Write each line out exactly, leaving none out.

▸ Records contained in a dataset:
___

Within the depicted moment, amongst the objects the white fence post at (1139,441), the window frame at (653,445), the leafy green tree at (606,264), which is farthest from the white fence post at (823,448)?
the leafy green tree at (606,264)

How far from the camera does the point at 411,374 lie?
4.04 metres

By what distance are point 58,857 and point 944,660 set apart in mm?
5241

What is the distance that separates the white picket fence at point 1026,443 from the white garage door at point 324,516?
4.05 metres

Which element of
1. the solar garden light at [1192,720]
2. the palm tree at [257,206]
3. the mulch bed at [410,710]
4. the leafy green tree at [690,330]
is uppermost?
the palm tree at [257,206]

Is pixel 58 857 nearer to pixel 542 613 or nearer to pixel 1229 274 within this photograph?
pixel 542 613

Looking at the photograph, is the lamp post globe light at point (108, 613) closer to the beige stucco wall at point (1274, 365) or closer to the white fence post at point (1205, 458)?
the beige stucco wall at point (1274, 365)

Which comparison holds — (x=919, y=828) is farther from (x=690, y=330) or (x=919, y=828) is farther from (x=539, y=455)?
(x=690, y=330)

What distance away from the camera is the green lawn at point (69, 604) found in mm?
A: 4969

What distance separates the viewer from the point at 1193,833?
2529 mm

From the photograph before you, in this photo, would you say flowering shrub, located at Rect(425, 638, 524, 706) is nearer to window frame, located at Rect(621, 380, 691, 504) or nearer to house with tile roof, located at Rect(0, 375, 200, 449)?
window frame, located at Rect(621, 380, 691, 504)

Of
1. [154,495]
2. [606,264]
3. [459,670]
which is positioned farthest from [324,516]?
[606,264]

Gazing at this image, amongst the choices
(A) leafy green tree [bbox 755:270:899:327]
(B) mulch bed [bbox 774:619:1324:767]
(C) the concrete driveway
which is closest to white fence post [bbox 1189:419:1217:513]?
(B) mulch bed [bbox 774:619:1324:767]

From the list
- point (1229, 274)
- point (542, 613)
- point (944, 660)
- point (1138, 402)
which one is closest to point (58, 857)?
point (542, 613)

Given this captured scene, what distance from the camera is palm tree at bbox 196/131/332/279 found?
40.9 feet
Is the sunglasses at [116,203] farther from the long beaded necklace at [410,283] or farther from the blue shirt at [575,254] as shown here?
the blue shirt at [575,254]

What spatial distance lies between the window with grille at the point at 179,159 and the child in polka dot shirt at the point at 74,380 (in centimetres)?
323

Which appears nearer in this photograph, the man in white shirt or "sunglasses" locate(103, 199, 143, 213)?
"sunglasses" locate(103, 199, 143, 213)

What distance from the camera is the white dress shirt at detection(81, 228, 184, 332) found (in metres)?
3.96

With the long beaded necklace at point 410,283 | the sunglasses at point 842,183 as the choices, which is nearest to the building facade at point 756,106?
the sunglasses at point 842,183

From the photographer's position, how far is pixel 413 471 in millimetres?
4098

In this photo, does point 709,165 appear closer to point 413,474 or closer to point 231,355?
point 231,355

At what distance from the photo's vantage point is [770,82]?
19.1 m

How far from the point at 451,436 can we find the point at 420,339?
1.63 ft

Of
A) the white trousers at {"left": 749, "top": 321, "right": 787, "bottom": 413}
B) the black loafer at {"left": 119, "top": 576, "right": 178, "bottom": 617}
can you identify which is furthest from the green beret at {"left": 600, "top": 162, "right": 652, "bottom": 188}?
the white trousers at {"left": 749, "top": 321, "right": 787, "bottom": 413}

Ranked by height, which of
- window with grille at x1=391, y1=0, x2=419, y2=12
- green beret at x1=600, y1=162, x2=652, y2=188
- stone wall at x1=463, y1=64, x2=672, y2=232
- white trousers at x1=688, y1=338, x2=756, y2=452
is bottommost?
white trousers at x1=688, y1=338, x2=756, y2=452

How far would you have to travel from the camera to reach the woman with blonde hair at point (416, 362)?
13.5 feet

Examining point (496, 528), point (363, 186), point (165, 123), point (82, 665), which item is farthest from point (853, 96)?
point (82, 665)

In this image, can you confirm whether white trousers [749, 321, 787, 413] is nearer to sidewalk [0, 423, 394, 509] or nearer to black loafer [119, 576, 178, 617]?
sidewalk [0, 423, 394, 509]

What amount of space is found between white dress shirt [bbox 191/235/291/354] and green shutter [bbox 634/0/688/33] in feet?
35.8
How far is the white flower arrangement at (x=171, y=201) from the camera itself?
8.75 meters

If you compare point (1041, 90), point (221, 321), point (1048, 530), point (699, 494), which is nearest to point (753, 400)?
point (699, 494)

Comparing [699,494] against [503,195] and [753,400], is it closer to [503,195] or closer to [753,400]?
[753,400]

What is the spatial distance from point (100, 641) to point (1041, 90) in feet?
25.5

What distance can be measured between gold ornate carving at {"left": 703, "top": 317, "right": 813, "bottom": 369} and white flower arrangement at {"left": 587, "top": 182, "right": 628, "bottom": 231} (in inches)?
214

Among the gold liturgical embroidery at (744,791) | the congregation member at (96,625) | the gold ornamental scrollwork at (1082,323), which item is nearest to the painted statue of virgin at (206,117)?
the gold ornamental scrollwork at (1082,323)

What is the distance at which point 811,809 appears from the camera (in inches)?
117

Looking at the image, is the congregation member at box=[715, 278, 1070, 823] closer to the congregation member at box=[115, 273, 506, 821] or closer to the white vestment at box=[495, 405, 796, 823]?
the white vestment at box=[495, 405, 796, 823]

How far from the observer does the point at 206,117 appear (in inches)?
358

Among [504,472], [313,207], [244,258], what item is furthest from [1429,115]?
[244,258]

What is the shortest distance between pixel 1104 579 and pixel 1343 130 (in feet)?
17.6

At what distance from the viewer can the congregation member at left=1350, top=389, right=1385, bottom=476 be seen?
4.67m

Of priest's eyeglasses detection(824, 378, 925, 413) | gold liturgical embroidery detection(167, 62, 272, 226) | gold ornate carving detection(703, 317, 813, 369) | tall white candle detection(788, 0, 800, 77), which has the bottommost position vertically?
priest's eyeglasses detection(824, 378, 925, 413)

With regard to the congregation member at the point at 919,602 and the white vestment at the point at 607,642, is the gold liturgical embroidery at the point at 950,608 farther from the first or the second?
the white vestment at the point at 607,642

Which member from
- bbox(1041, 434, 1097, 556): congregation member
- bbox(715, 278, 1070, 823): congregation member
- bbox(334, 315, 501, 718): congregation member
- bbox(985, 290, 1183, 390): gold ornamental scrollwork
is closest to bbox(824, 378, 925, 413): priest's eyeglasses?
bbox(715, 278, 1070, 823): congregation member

___

▸ Complete output:
Within the depicted moment, amongst the objects the white fence post at (1139,441), the window frame at (653,445), the leafy green tree at (606,264), which is farthest from the white fence post at (823,448)?
the leafy green tree at (606,264)

How far from the camera does the point at 411,374 lie?
4.04 metres

By what distance are point 58,857 and point 944,660 set apart in mm?
5241

What is the distance that separates the white picket fence at point 1026,443 from the white garage door at point 324,516?
4.05 metres

Which element of
1. the solar garden light at [1192,720]
2. the palm tree at [257,206]
3. the mulch bed at [410,710]
4. the leafy green tree at [690,330]
is uppermost?
the palm tree at [257,206]

Is pixel 58 857 nearer to pixel 542 613 or nearer to pixel 1229 274 within this photograph?
pixel 542 613

Looking at the photograph, is the lamp post globe light at point (108, 613) closer to the beige stucco wall at point (1274, 365) or closer to the white fence post at point (1205, 458)?
the beige stucco wall at point (1274, 365)

Which comparison holds — (x=919, y=828) is farther from (x=690, y=330) or (x=919, y=828) is farther from (x=539, y=455)?
(x=690, y=330)

What distance away from the camera is the green lawn at point (69, 604) found in mm?
A: 4969

What distance separates the viewer from the point at 1193,833?
2529 mm

From the photograph before you, in this photo, would you say flowering shrub, located at Rect(425, 638, 524, 706) is nearer to window frame, located at Rect(621, 380, 691, 504) or nearer to house with tile roof, located at Rect(0, 375, 200, 449)?
window frame, located at Rect(621, 380, 691, 504)

Of
1. [154,495]
2. [606,264]
3. [459,670]
which is positioned farthest from [324,516]?
[606,264]

Gazing at this image, amongst the choices
(A) leafy green tree [bbox 755:270:899:327]
(B) mulch bed [bbox 774:619:1324:767]
(C) the concrete driveway
which is closest to white fence post [bbox 1189:419:1217:513]?
(B) mulch bed [bbox 774:619:1324:767]

From the list
- point (1229, 274)
- point (542, 613)
- point (944, 660)
- point (1138, 402)
which one is closest to point (58, 857)?
point (542, 613)

Given this captured scene, what distance from the camera is palm tree at bbox 196/131/332/279 found?
40.9 feet
Is the sunglasses at [116,203] farther from the long beaded necklace at [410,283] or farther from the blue shirt at [575,254] as shown here?
the blue shirt at [575,254]

What spatial distance lies between the window with grille at the point at 179,159 and the child in polka dot shirt at the point at 74,380 (in centimetres)?
323

Which appears nearer in this photograph, the man in white shirt or "sunglasses" locate(103, 199, 143, 213)?
"sunglasses" locate(103, 199, 143, 213)

What distance from the camera is the white dress shirt at detection(81, 228, 184, 332) found (in metres)?
3.96

With the long beaded necklace at point 410,283 | the sunglasses at point 842,183 as the choices, which is nearest to the building facade at point 756,106?
the sunglasses at point 842,183

From the photographer's position, how far is pixel 413 471 in millimetres?
4098

In this photo, does point 709,165 appear closer to point 413,474 or closer to point 231,355?
point 231,355

At what distance from the photo's vantage point is [770,82]?
19.1 m

How far from the point at 451,436 can we find the point at 420,339?
1.63 ft

Of
A) the white trousers at {"left": 749, "top": 321, "right": 787, "bottom": 413}
B) the black loafer at {"left": 119, "top": 576, "right": 178, "bottom": 617}
can you identify which is furthest from the green beret at {"left": 600, "top": 162, "right": 652, "bottom": 188}?
the white trousers at {"left": 749, "top": 321, "right": 787, "bottom": 413}

Ranked by height, which of
- window with grille at x1=391, y1=0, x2=419, y2=12
- green beret at x1=600, y1=162, x2=652, y2=188
- stone wall at x1=463, y1=64, x2=672, y2=232
- white trousers at x1=688, y1=338, x2=756, y2=452
is bottommost?
white trousers at x1=688, y1=338, x2=756, y2=452

How far would you have to travel from the camera to reach the woman with blonde hair at point (416, 362)?
13.5 feet

Examining point (496, 528), point (363, 186), point (165, 123), point (82, 665), which item is farthest from point (853, 96)?
point (82, 665)

In this image, can you confirm whether white trousers [749, 321, 787, 413] is nearer to sidewalk [0, 423, 394, 509] or nearer to black loafer [119, 576, 178, 617]?
sidewalk [0, 423, 394, 509]

What amount of space is found between white dress shirt [bbox 191/235/291/354] and green shutter [bbox 634/0/688/33] in feet?
35.8
How far is the white flower arrangement at (x=171, y=201) from the camera itself?
8.75 meters

If you compare point (1041, 90), point (221, 321), point (1048, 530), point (699, 494), which is nearest to point (753, 400)?
point (699, 494)

Comparing [699,494] against [503,195] and [753,400], is it closer to [503,195] or closer to [753,400]?
[753,400]

What is the spatial distance from point (100, 641) to point (1041, 90) in feet?
25.5

What distance can be measured between gold ornate carving at {"left": 703, "top": 317, "right": 813, "bottom": 369} and white flower arrangement at {"left": 587, "top": 182, "right": 628, "bottom": 231} (in inches)?
214

Among the gold liturgical embroidery at (744,791) | the congregation member at (96,625) | the gold ornamental scrollwork at (1082,323), which item is nearest to the painted statue of virgin at (206,117)?
the gold ornamental scrollwork at (1082,323)

What is the distance at which point 811,809 appears from the camera (in inches)?
117

Looking at the image, is the congregation member at box=[715, 278, 1070, 823] closer to the congregation member at box=[115, 273, 506, 821] or closer to the white vestment at box=[495, 405, 796, 823]?
the white vestment at box=[495, 405, 796, 823]

How far from the observer does the point at 206,117 appear (in inches)?
358

Among [504,472], [313,207], [244,258], what item is furthest from [1429,115]?
[244,258]

What is the shortest distance between pixel 1104 579 and pixel 1343 130 (in feet)?
17.6

At what distance from the viewer can the congregation member at left=1350, top=389, right=1385, bottom=476 be seen?
4.67m

Of priest's eyeglasses detection(824, 378, 925, 413) | gold liturgical embroidery detection(167, 62, 272, 226) | gold ornate carving detection(703, 317, 813, 369) | tall white candle detection(788, 0, 800, 77), which has the bottommost position vertically?
priest's eyeglasses detection(824, 378, 925, 413)

With regard to the congregation member at the point at 919,602 and the white vestment at the point at 607,642, is the gold liturgical embroidery at the point at 950,608 farther from the first or the second?
the white vestment at the point at 607,642

Which member from
- bbox(1041, 434, 1097, 556): congregation member
- bbox(715, 278, 1070, 823): congregation member
- bbox(334, 315, 501, 718): congregation member
- bbox(985, 290, 1183, 390): gold ornamental scrollwork
is closest to bbox(824, 378, 925, 413): priest's eyeglasses?
bbox(715, 278, 1070, 823): congregation member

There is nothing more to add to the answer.